Calcium is a critical second messenger in all eukaryotic cells responding to external stimuli. Calcium interacts with a large number of proteins, but among the most studied are proteins containing the EF-hand motif. Calcium-dependent EF-hand motif-containing proteins are common in animals, plants, and fungi [1,2]. The EF-hand was defined by Kretsinger and Nockolds (1973) [3] in carp (Cyprinus carpio L.) parvalbumin. The basic EF-hand motif is highly conserved and usually consists of two perpendicular 10 to 12 residue alpha helices with a 12-residue loop region. Together these three domains form a single helix-loop-helix calcium-binding site. In most cases, EF-hand motifs are found in pairs. Two hundred and fifty genes encoding EF-hand-containing proteins have been identified in Arabidopsis thaliana [4]. Penta-EF-hand (PEF) proteins are a family of proteins that, upon Ca2+ binding, are translocated to membranes. PEF proteins in mammals are divided into two subgroups: group I comprised of ALG-2 (apoptosis linked gene-2) and peflin, and group II (also called the Ca2+-dependent, Cys protease calpain subfamily), which includes sorcin and grancalcin [5]. Group I proteins are found in plants and fungi and have a clear role in regulating development, including apoptosis [6]. Group II PEF proteins are not well characterized in plants, although they have been identified in every angiosperm species with a completed genome. The best characterized phytocalpain, Defective Kernel 1 (DEK1), is described as calpainlike [7]; it appears to have a complex role in the regulation of plant growth and development.

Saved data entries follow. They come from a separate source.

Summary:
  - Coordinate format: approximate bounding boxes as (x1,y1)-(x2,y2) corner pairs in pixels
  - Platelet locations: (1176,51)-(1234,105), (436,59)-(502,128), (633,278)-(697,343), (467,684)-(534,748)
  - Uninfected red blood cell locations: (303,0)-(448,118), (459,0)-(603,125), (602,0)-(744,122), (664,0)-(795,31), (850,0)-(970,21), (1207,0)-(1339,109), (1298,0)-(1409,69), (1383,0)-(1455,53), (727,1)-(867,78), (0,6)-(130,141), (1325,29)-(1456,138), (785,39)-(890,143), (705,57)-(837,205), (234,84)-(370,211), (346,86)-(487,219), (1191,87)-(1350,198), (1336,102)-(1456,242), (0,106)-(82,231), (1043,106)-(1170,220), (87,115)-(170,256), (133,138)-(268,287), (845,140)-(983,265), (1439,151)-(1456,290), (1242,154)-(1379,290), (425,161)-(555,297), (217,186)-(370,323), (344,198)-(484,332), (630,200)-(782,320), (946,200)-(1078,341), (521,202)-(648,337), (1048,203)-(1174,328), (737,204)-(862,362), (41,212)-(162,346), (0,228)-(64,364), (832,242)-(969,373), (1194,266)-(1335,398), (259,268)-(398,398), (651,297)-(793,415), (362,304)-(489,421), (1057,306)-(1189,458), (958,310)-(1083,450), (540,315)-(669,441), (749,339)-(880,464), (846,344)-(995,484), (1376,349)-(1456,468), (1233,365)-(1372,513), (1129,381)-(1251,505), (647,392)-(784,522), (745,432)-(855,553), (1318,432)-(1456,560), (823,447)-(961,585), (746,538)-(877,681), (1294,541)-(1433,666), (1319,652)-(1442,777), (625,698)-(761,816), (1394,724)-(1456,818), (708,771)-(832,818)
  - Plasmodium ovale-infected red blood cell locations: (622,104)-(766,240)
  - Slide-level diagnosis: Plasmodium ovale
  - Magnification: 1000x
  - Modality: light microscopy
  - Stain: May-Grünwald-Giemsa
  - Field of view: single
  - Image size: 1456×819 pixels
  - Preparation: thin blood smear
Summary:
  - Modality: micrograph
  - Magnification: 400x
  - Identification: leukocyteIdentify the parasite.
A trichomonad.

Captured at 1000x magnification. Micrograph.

In many fine hardwoods, the quantity and quality of heartwood is an important factor determining wood value. Black walnut heartwood is a zone of darkly colored xylem at the center of a mature stem that is surrounded by pale-colored sapwood. In fully differentiated sapwood, only ray and axial parenchyma cells are alive [8]. Ray parenchyma cells span the stem cross-section from phloem to the heartwood, and play an important role in heartwood formation, nutrient cycling, and other functions [8-9]. Most research on heartwood formation has focused on a narrow transition zone (TZ) located between the sapwood and heartwood [10-12] because the abrupt death of all parenchyma cells at the TZ of angiosperms results in the formation of heartwood [8, 13-14]. Heartwood formation in black walnut probably occurs just prior to cambial dormancy in the fall [11, 15-16]. Yang et al. [12] used a microarray to show that 569 genes out of a total of 1873 examined from the TZ of mature black locust (Robinia pseudoacacia L.) trees were differentially expressed in summer and fall, including 276 genes that were up-regulated in fall and 293 that were up-regulated in summer. They also identified two calcium-related clones in the TZ, a calcium-dependent protein kinase (BI677735) and a calmodulinrelated protein (BI678222). It is not clear how cell death in the TZ is related to the formation and deposition of extractives that produce the familiar colors of hardwood lumber, since not all tree species have darkly colored heartwood, but the formation of heartwood resembles programmed cell death (PCD) in that both processes involve loss of cell integrity, nuclear fragmentation, mitochondrial degeneration, vacuolar collapse, and release of extractives [8,17-19]. Extractives are primarily phenolic compounds polymerized to varying degrees; most colored heartwood is associated with the accumulation of flavonoids and quinones. In black walnut, the TZ can be identified macroscopically because it fluoresces blue under UV light [11], perhaps because of the accumulation of sinapic acid esters [20].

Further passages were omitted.